When online mastering , gluing the sound together is one of the most common ways to introduce compression. By extending the release time, multiple transients are compressed together, resulting in glue compression.
The master has the advantage of sounding cohesive, but we need to be careful because changing multiple transients can change how the track is perceived to be timed.
To do this the correct way, we want to time our pressure with the BPM of the track. Therefore, if our BPM is 140, we can divide 60000 by 140 to obtain the millisecond equivalent of one quarter note; 429 milliseconds equals one quarter note in this example.
The value of our attack time can then be subtracted from this number, and I can use this value as the release time by multiplying this number by four to obtain one complete note. To better understand this, let’s say we use a release time of one second that is not in time with our track. The signal will then sound amplified in comparison to what was just attenuated whenever it returns to unity.
To put it another way, it will perform a function somewhat comparable to that of a transient: if this return to unity occurs out of sync with the track, we run the risk of seriously affecting the master’s perceived dynamics and timing.
As well as timing our delivery time, we can utilize a blower that grants a particular tone to the sign – this implies a blower that presents sounds and perhaps some unpretentious leveling. Variable compressors, also known as Vari-mu compressors, are therefore preferred by many engineers.
Making Straightforward Dominating Pressure
Some of the time while presenting pressure, you would rather not make a brilliant sound – or even have the option to tell that the blower is there by any stretch of the imagination.
When this is the case, we should use transparent, clean compressors with in-time settings that quickly return the signal to unity without causing distortion.
We should utilize this free module – Tokyo Day break Lab’s Kotelnikov, to present straightforward pressure.
It allows us to implement both peak-down and root-mean-square (RMS) detection, which averages the incoming signal to determine its average loudness.
It will result in compression that is more transparent; notwithstanding, it might let clearly tops through, so we might need to track down a decent harmony among top and RMS discovery, and focus on when the sign is being constricted.
We’ll want to set an attack time of no more than 10 milliseconds and a release time of no more than 50 milliseconds because faster times can cut into a transient and cause harmonic distortion.
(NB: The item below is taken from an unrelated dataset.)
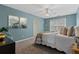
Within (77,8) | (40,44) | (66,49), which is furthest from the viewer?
(40,44)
This is perfect to have the drifters stick out, yet it’s not helpful for clean-sounding pressure.
Moreover, I’ll set the delivery to be in time with the track, like last part, yet rather than an entire note, I’ll utilize a 1/sixteenth note. Divide 60000 by the BPM, then divide by 4, to arrive at that number.
In conclusion, we’ll need to set the sound system awareness toward the middle or mid-picture – this way we’re distinguishing and influencing where most of the expert’s energy is.
To ensure that we don’t compress more than 1.5 dB, be sure to set your threshold carefully and use a low ratio.